Text segment:
Greece threatens to veto the entry of Macedonia into NATO unless Macedonia changes its name. This represents the continuation of one of the most farcical episodes in the history of national chauvinism in Europe in the last two decades: Greece’s attempt since the early 1990s to prevent Macedonia using its name. Greece’s ‘justification’ for this, if that word can be used in this context, is that the historic land of Macedonia was solely ‘Greek’, that the ancient Macedonian conqueror Alexander the Great was ‘Greek’, and that therefore Greece has an exclusive right to the use of the name ‘Macedonia’, rather like a corporation’s exclusive right to its logo.

It should not be necessary to engage in the childish debate about whether Alexander or ancient Macedon really was ‘Greek’ or not - every undergraduate student of nationalism knows that one cannot simply transpose modern national identities back onto ancient historical figures and lands; still less can ancient history be allowed to determine modern geopolitics. The very fact that contemporary Greek politicians and intellectuals attempt to do just this is evidence that Greece has not yet made the transition to genuinely post-nationalist, twenty-first-century politics. The background to Greece’s bizarre hang-up over the Macedonian name is the conquest of part of the Ottoman territory of Macedonia by the Greek state in 1912-13 - a part that was less than 50% Greek in ethnic terms at the time - and the subsequent brutal Hellenisation of this territory through the expulsion of hundreds of thousands of Muslims and Slavs, the settling on it of Orthodox Greek refugees and the forced assimilation of the remaining non-Greeks through the suppression of their language and identity - something that reached its peak under the fascist dictatorship of Ioannis Metaxas in the late 1930s and after the Greek Civil War of the 1940s.

Greece’s policy of denying the existence of a Macedonian nation while asserting the exclusively ‘Greek’ character of historic Macedonia thus represents the last dregs of a nationalist policy of forced homogenisation. It is equivalent to Turkey’s attempt forcibly to assimilate its ethnic Kurds on the grounds that they are ‘really’ Turks and its continued denial of the Armenian Genocide, or to Serbia’s claim to Kosovo as a ‘Serb land’ on the grounds that there are a handful of medieval Serbian monasteries there. If the EU is to have any meaning at all, it has to have a zero-tolerance approach to exclusivist national ideologies of this type. The Turkish Kurds can call themselves Kurds and speak, write and be educated in Kurdish if they want to; the people of Kosovo can decide for themselves if they want to be part of Serbia or not; and the Macedonians and the Greeks both have the same right to use the Macedonian name. End of discussion.

Aim of the task: According to the commentary on the Macedonia name dispute, why does Greece's conduct show that it has not yet made the transition to genuinely post-nationalist, twenty-first-century politics? The listing is separate material and has no connection to the commentary on the Macedonia name dispute.

Given information:
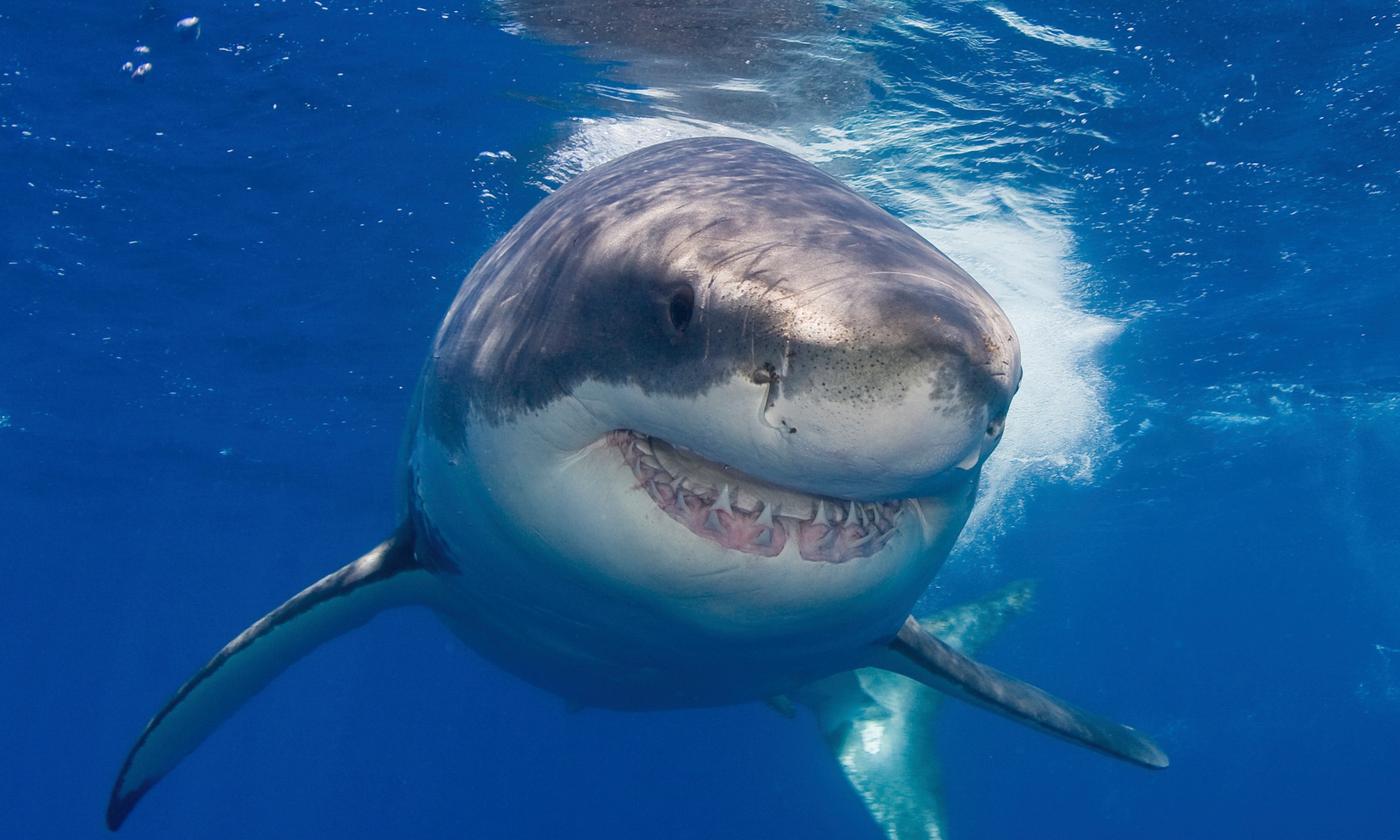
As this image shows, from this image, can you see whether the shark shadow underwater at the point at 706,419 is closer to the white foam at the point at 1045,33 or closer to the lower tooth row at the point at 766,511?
the lower tooth row at the point at 766,511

Written solution: Contemporary Greek politicians and intellectuals project modern national identities back onto ancient figures and lands such as Alexander and ancient Macedon, and they let ancient history determine modern geopolitics. The commentary treats that very attempt as the evidence.